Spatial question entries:
══════

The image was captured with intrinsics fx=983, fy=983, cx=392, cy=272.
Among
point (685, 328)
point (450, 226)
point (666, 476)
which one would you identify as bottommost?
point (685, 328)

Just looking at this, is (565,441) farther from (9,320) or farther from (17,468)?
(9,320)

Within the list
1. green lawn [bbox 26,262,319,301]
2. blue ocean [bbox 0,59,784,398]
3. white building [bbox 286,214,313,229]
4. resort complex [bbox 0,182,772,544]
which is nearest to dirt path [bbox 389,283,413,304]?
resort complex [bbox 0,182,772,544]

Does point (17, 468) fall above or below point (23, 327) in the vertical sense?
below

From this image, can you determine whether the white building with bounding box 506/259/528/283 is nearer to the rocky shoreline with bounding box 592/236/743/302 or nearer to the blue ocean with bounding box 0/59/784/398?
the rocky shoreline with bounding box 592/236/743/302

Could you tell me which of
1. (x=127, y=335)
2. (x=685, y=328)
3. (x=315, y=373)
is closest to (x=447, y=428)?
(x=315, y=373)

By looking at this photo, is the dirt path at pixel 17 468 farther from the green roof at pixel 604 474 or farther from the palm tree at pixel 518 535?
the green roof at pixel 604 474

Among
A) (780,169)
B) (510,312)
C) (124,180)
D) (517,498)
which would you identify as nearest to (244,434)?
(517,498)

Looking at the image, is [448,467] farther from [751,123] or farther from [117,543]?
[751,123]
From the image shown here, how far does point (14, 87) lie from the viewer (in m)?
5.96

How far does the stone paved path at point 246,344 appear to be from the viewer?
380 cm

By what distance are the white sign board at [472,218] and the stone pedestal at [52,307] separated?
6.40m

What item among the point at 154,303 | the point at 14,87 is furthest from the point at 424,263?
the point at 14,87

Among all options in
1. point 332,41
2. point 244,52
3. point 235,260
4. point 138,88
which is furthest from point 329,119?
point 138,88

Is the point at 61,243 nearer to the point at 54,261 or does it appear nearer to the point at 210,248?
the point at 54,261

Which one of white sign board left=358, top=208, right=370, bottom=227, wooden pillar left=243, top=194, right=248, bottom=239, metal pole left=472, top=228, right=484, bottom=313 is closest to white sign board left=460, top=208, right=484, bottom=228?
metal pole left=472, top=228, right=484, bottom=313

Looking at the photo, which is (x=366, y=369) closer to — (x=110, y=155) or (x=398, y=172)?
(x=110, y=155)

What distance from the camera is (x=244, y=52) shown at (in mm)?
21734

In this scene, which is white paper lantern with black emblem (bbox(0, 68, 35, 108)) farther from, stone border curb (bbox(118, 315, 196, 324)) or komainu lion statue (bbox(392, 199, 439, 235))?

══════

* What you should do:
Reproduce all of the rows above word for word, keeping their order and line breaks.

* The result:
The image was captured with intrinsics fx=983, fy=983, cx=392, cy=272.
Among
point (685, 328)
point (450, 226)
point (666, 476)
which one would you identify as bottommost?
point (685, 328)

Just looking at this, is (565,441) farther from (9,320) or farther from (17,468)?
(9,320)

Within the list
1. green lawn [bbox 26,262,319,301]
2. blue ocean [bbox 0,59,784,398]
3. white building [bbox 286,214,313,229]
4. resort complex [bbox 0,182,772,544]
which is nearest to dirt path [bbox 389,283,413,304]?
resort complex [bbox 0,182,772,544]

Does point (17, 468) fall above or below point (23, 327) in the vertical sense?
below

From this image, can you determine whether the white building with bounding box 506/259/528/283 is nearer to the rocky shoreline with bounding box 592/236/743/302 or nearer to the blue ocean with bounding box 0/59/784/398?
the rocky shoreline with bounding box 592/236/743/302

Could you tell me which of
1. (x=127, y=335)
2. (x=685, y=328)
3. (x=315, y=373)
is closest to (x=447, y=428)?
(x=315, y=373)

By looking at this photo, is the dirt path at pixel 17 468 farther from the green roof at pixel 604 474 or farther from the palm tree at pixel 518 535?
the green roof at pixel 604 474

Among
A) (780,169)
B) (510,312)
C) (124,180)
D) (517,498)
which would you identify as nearest to (244,434)?
(517,498)

Looking at the image, is [448,467] farther from [751,123] or farther from [117,543]?
[751,123]
From the image shown here, how far does point (14, 87) lie from the viewer (in m)?
5.96

How far does the stone paved path at point 246,344 appear to be from the viewer?
380 cm

By what distance are the white sign board at [472,218] and the stone pedestal at [52,307] separated?
6.40m

What item among the point at 154,303 | the point at 14,87 is furthest from the point at 424,263?
the point at 14,87

Among all options in
1. point 332,41
2. point 244,52
3. point 235,260
4. point 138,88
which is furthest from point 329,119?
point 138,88

Is the point at 61,243 nearer to the point at 54,261 or does it appear nearer to the point at 210,248?
the point at 54,261

Which one of white sign board left=358, top=208, right=370, bottom=227, wooden pillar left=243, top=194, right=248, bottom=239, metal pole left=472, top=228, right=484, bottom=313 is closest to white sign board left=460, top=208, right=484, bottom=228?
metal pole left=472, top=228, right=484, bottom=313

Looking at the photo, which is (x=366, y=369) closer to — (x=110, y=155) or (x=398, y=172)?
(x=110, y=155)

What distance from the camera is (x=244, y=52) shown at (in mm)?
21734

In this scene, which is white paper lantern with black emblem (bbox(0, 68, 35, 108)) farther from, stone border curb (bbox(118, 315, 196, 324)) or komainu lion statue (bbox(392, 199, 439, 235))?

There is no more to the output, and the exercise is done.